[Numpy-discussion] deterministic, reproducible matmul / __matmult_

Mon Jul 18 17:15:54 EDT 2016

On Mon, Jul 11, 2016 at 3:27 PM, Pauli Virtanen <pav at iki.fi> wrote:
> Mon, 11 Jul 2016 13:01:49 -0400, Jason Newton kirjoitti:
>> Does the ML have any ideas on how one could get a matmul that will not
>> allow any funny business on the evaluation of the products?  Funny
>> business here is something like changing the evaluation order additions
>> of terms. I want strict IEEE 754 compliance - no 80 bit registers, and
>> perhaps control of the rounding mode, no unsafe math optimizations.
>
> If you link Numpy with a BLAS and LAPACK libraries that have been
> compiled for this purpose, and turn on the compiler flags that enforce
> strict IEEE (and disable SSE) when compiling Numpy, you probably will get
> reproducible builds. Numpy itself just offloads the dot computations to
> BLAS, so if your BLAS is reproducible, things should mainly be OK.

The matrix multiplication of the reference blas hard to follow, so
that's good.  Generalized Inverse is a little more difficult.  I've
actually had problems building numpy w/ ref blas under windows...,
anyone know where and how to take a ready made cblas dll and get an
existing numpy installation (e.g. anaconda) to use it?

>
> You may also need to turn off the SSE optimizations in Numpy, because
> these can make results depend on memory alignment --- not in dot
> products, but in other computations.
>
> Out of curiosity, what is the application where this is necessary?
> Maybe there is a numerically stable formulation?

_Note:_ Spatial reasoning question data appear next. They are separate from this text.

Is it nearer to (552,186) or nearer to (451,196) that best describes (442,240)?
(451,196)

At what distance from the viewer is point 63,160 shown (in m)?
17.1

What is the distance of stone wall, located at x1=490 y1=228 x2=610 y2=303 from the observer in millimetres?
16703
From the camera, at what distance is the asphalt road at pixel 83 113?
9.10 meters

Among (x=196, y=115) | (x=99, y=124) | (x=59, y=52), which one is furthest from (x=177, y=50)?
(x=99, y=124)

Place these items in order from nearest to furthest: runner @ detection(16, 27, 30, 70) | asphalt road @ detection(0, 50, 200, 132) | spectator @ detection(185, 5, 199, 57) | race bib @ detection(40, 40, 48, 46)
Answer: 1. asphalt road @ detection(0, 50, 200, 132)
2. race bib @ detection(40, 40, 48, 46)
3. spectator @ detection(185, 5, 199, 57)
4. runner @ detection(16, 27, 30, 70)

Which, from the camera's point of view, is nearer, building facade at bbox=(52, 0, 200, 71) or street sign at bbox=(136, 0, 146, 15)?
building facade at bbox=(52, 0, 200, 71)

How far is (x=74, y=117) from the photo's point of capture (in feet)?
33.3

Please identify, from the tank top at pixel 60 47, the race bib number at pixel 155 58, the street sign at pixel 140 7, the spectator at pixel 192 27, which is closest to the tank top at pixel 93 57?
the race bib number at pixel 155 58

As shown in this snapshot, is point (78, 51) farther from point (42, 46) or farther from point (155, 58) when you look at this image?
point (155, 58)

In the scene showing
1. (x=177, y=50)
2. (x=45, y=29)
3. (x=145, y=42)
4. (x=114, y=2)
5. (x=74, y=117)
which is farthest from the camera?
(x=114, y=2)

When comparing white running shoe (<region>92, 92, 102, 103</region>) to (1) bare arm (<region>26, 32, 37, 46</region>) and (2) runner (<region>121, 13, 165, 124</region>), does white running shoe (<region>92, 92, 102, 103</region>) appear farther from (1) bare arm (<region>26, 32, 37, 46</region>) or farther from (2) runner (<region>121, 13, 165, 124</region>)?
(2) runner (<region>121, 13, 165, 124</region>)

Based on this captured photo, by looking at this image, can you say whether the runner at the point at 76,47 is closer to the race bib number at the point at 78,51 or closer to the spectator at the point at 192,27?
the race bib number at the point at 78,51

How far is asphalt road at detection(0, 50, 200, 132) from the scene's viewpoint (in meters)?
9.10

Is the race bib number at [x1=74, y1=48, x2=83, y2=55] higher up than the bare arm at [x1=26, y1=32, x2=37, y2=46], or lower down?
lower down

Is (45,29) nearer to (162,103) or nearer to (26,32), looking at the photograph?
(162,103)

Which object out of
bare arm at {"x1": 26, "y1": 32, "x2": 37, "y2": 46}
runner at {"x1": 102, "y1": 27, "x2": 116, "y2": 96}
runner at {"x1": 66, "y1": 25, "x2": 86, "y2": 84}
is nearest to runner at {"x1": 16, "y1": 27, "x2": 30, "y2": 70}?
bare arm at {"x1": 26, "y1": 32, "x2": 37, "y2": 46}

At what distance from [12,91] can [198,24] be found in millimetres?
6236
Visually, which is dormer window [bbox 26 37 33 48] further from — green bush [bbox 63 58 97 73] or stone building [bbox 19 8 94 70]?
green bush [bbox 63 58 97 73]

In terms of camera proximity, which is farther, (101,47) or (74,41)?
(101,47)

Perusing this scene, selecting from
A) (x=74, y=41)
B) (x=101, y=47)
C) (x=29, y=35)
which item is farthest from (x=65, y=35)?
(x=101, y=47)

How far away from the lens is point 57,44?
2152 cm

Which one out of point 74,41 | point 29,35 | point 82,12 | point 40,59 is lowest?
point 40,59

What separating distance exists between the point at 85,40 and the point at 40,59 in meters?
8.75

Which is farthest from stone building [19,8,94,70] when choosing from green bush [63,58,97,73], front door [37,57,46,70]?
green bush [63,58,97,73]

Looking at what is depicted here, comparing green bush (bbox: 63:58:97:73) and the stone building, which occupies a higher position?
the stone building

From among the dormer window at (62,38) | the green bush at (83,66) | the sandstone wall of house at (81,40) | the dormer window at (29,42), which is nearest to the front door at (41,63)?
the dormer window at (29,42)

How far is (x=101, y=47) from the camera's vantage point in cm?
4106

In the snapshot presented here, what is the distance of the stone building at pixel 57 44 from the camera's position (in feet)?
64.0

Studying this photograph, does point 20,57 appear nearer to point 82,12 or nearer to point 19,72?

This can come up in recursive processes or anywhere where parallelism
(vectorization or other kinds) and the need for reproducable code
exists (there are many reasons you'd want this, see slides below).  As
I mentioned, I desire to have reproducable calculations when involving
alternative implementations with things like c modules, MPI, FPGAs,
GPUs coming into the picture.  You  can usually figure out a strategy
to do this when you write everything yourself, but I'd love to write
things in numpy and have it just choose simple / straight forward
implementations that are usually what everything boils down to onto
these other devices, at least in meaningful peaces.  There may be
other times where it gets more complicated than what i mention here,
but it is still very useful as a building block for those cases (which
are often multiple accumulators/partitioning, tree like reduction
ordering).

I looked into reproblas further and also I asked the authors of
repoblas to add a cblas wrapper in the hopes I might sometime have
numpy working on top of it.  I read alot of their research recently
and it's pretty cool - they get better accuracy than most
implementations and the performance is pretty good.  Check out slides
here http://people.eecs.berkeley.edu/~hdnguyen/public/talks/ARITH21_Fast_Sum.pdf
(skip to slide 24 for accuracy) - the takeaway here is you actually do
quite a bit better in precision/accuracy with their sum method, than
the naive and alternative implementations.  The cpu performance is
worth the trade and really not bad at all for most operations and
purposes - especially since they hand scalability very well.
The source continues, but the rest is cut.